Nasa has a mission called Europa clipper, and it will launch in 2020 to study the moon of Jupiter to work out if it might have a habitable ocean under it’s surface.
Nasa’s mission to the surface of Europa
NASA confirmed that it is developing a $2 billion for this mission to study Europa in depth, it will involve about 45 flybys of the icy moon, using radar to measure the thickness of its crust and determine how big the subsurface ocean is. The mission will not orbit, instead performing wide sweeps around Jupiter, as the radiation at Europa is too intense for prolonged stays.
One of the ultimate questions about Europa is whether this subsurface ocean could contain microbial life. As it is beneath the surface, it could be safe from the Sun’s radiation, while hydrothermal vents powered by a molten core could be heating the sea bed and providing a habitable, energy-rich environment.
Nasa has officially named the mission Europa Clipper, this name has been used unofficially for this mission few years ago when it was first proposed, but it was first known as Europa multiple flyby mission
That name stemmed from the spacecraft’s planned 45 flybys of Europa while in orbit of Jupiter, rather than orbiting Europa directly.

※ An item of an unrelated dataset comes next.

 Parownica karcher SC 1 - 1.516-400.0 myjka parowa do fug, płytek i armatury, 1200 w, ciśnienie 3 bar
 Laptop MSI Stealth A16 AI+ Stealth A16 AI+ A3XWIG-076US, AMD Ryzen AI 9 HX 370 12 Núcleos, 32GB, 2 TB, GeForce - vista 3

The reason for this is that the radiation levels at Jupiter are intense and it would be difficult to keep the spacecraft running around Europa.

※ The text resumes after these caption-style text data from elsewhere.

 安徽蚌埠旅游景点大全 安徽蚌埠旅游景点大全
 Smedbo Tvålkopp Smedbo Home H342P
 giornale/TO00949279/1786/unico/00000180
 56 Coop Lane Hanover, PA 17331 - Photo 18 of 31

Instead, its orbit will take it far out from Jupiter, before swooping down over Europa as close as 25 kilometers (16 miles) above the surface.
We’ve currently got one spacecraft in orbit around Jupiter, NASA’s Juno spacecraft. However, Juno is designed only to study Jupiter and is unlikely to get much data from any of the Jovian moons.
The Europa Clipper will give us that capability. Europa has an icy shell that’s roughly up to 25 kilo meters thick. Beneath it, though, there is an ocean stretching tens of kilo meters towards the moon’s core.